§ **PAGE EXTRACT**:

Start of Block

Imagine for a moment that you’re a young high school student living in some charming little midwest town, for instance, Toledo, Ohio. One day, you’re called to the office of the vocational guidance counselor. You sit down at his cluttered desk as he picks up a sheaf of papers, clears his throat and says, “Well, April, I see by your name and by your admission papers that you were actually born in the month of April. Have you ever thought of pursuing a career as a dictator?”

So, is April’s vocational guidance counselor:

  1. Completely insane?
  2. A zany prankster?
  3. Using a 2011 British research report to give vocational guidance?

If you chose “c” you win a free subscription to my weekly newsletter. Here’s the back story: Using data from the latest census report, a team of British researchers from the Office for National Statistics analyzed the birth months of people in 19 different occupational categories using data from the British census. Lo and behold, they found a statistical correlation between career choice and birth month. They even linked birth month to length of life, health conditions and intelligence. Apparently, the study provoked a bit of controversy because it can no longer be found on their website, otherwise I would provide a link.

But here is a sampling of careers and tendencies:

January: physicians and debt collectors

February: artists, traffic wardens, prone to narcolepsy

March: pilots and musicians

April: fairly even spread of professions, dictators

May: politicians

June: chief executives, Nobel peace prize winners

July: bricklayers, train drivers and artists

August: bricklayers and U.S. presidents

September: pro athletes, physicists

October: fairly even spread of professions, good longevity

November: fairly even spread of professions, as well as serial killers and schizophrenics

December: dentists and messiahs

Being born in April myself, I’m not sure how I feel about a career as a dictator. So far at least, I don’t think I’m well suited to the job, although I have frequently noticed that people don’t actually like me as much as I think they like me, which is probably a standard to a dictator. Of course, the people I really feel sorry for are born in July: bricklayer or president Or worse yet how about November: schizophrenic or serial killer? Yikes!

End of Block

§ **AVAILABLE DATA**:
Start of Block

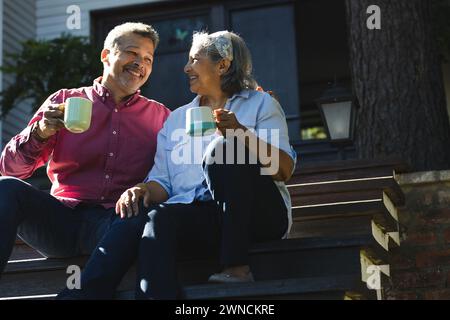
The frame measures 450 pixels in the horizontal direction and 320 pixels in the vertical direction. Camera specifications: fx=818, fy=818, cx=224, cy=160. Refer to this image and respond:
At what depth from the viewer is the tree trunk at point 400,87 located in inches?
207

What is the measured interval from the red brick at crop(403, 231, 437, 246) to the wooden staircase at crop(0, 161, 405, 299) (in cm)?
8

End of Block

§ **EXERCISE 1**:
In the article on birth months and careers, which occupations are listed for December?
§ **EXERCISE 2**:
Repeat everything in the birth-month article from "December: dentists and" down to "serial killer? Yikes!".
§ **EXERCISE 3**:
Go on with the article on birth months and careers from the point where it stops.

§ **OUTPUT 1**:
Dentists and messiahs.

§ **OUTPUT 2**:
December: dentists and messiahs

Being born in April myself, I’m not sure how I feel about a career as a dictator. So far at least, I don’t think I’m well suited to the job, although I have frequently noticed that people don’t actually like me as much as I think they like me, which is probably a standard to a dictator. Of course, the people I really feel sorry for are born in July: bricklayer or president Or worse yet how about November: schizophrenic or serial killer? Yikes!

§ **OUTPUT 3**:
Now, in a sane world nobody would have done this kind of research and if they had, nobody would care. But that’s not what happened. Jumping quickly into this extremely weird fray, Oxford University neuroscientist Russell Foster responded, “I am not giving voice to astrology – it’s nonsense – but we are not immune to seasonal interference.”

Which at least proves that just because you’re an Oxford University neuroscientist doesn’t mean you’re smart. To me, what’s odd is that after first establishing to his fellow scientists that he’s not soft on astrology (you can almost hear them cheering, ‘Well played!’), he goes on to say: “These are small effects, but they are very, very clear. It seems absurd that the month in which you are born can affect life changes, but how long you live, how tall you are, how well you do at school, your body mass index as an adult, your morning-versus-evening preference and how likely you are to develop a range of diseases are all correlated to some extent with the time of year in which you emerge from the womb.”

So … if the month you’re born in has this powerful of an impact, could it be possible that drilling down into the actual time and place of birth have some potential value? Nonsense, he says!

My own perspective is that this kind of “research” does nobody any good. Not only could I not find the sampling size, but the spread of occupations seems downright bizarre. And once again it demonstrates that scientists like Foster are engaging in the kind of bad thinking that scientists are supposed to avoid. So let’s be clear at this point: this study says nothing about astrology. Nothing. (Though in the weeks to come, I’ll highlight some astrological research with dogs that is pretty amazing.) However, it does say something about how hard it is to make objective statements about human beings. And the danger of bad research. Bricklayer, president, serial killer, dictator are not occupations and they certainly cannot be categorized in any credible way. Which is good because it means our imaginary Toledo, Ohio high school student, April, will never have that awkward conversation with her vocational guidance counselor. Though I have no doubt she would make an awesome dictator!